Wednesday, March 5, 2014

Steepest hill in Four Corners

To follow up on my post last week about the elevations of Four Corners.  As that article said, Four Corners is a pretty hilly place.

The hills contribute to the character of our neighborhoods.  Finding a jogging route or a bike route without hills is basically impossible.  However, the hills make for some cool perspectives and interesting home situations that you won't find in many other places in the region.  Not many neighborhoods around us have so many hills, or such large hills.  But why are there so many large hills in Four Corners, and how tall/steep are they?  

So what is the biggest hill in Four Corners?  This title could be debated, as there are many short steep hills that could claim it, as well as long gradual ones that are impressive even though they are less steep.  After looking at various hills around Four Corners and doing some rough geometric calculations, I have determined the steepest and most impressive hill in the area to be the following:  Brookmoor Drive between Williamsburg Drive and Penwood Road.

Looking up Brookmoor from Williamsburg.  Image from Google Stretview.

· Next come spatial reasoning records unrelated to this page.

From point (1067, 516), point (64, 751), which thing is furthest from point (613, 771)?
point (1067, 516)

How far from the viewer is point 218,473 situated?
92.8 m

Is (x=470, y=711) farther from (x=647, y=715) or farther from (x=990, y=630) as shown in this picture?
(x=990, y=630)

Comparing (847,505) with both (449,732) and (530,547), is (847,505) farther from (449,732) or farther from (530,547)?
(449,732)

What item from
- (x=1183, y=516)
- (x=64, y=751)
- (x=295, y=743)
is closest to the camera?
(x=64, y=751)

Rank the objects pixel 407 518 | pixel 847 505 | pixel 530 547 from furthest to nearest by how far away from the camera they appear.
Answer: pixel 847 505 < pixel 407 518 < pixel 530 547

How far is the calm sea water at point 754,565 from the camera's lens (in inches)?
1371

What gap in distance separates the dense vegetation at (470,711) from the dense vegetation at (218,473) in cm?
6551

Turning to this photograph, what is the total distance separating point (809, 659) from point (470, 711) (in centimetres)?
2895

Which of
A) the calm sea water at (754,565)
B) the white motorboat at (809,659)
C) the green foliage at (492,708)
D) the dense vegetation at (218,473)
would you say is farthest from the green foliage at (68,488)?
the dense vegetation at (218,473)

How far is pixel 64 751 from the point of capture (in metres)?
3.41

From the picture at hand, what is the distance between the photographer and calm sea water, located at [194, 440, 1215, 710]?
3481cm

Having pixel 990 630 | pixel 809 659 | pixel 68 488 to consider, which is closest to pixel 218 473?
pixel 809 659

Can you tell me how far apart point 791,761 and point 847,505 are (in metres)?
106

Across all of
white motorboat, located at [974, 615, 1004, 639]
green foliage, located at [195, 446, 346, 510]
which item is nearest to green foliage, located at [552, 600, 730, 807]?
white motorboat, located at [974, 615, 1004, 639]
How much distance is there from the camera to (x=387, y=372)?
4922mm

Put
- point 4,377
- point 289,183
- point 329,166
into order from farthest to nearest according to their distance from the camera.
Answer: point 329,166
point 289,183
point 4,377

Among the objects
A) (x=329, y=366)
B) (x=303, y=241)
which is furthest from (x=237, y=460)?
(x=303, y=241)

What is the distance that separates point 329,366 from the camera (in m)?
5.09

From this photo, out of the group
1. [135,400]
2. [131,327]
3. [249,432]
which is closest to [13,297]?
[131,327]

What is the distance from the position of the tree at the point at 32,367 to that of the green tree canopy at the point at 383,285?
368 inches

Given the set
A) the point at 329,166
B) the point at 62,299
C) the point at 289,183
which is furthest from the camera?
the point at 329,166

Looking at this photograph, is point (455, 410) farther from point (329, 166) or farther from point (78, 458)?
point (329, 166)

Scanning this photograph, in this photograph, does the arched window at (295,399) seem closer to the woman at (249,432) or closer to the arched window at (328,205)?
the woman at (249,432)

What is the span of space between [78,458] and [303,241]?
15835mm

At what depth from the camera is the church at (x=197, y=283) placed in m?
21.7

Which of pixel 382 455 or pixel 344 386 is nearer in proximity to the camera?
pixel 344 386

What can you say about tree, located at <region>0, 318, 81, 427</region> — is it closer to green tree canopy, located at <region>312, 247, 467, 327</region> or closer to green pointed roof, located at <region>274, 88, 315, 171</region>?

This block starts at an elevation of 282 feet at the intersection of Brookmoor and Williamburg Drive.  It ends at an elevation of 330 feet, about 135 yards away at the intersection of Brookmoor and Penwood Road.  This means that the street rises nearly 50 feet in less than 400 feet of horizontal distance.  This means the grade of the hill is approximately 12 percent.  A 12% grade may not seem that steep compared to a staircase, but for wheeled vehicles, that is a very steep climb. 

For some perspective, know this: the maximum grade allowed on an interstate anywhere (even in the Rockies and Appalachians) is 6%.  Even at this seemingly low grade, large trucks have trouble with the hill, hence the need for climbing lanes on mountainous highways.  The steepest grade a train can handle is 3 or 4%.  At a 3% grade, freight trains need extra locomotives to both push and pull the train simultaneously; otherwise the grade cannot be overcome.  For another example; the steepest grade on any part of the Tour de France (a bike race known for having stages in the Alps with insane hills) in recent years was 14%, only 2% steeper than the Brookmoor hill.

I may be biased in this determination; as this hill is around the corner from my house, but after looking at a bunch of other hills in the four neighborhoods and doing some calculations, I have yet to find one that is as steep as this.  Crestmoor Drive and Eastwood Avenue both have some impressive hills, which are longer than this one, but they are not as steep.     

So if your feeling ambitious, ride your bike up this hill.  If you're felling super ambitious, go ahead and run up this hill.  

If anyone has stories or further information on this hill, feel free to share.  

1 comment:

  1. I think Sutherland Road just south of Southwood may have an even steeper grade.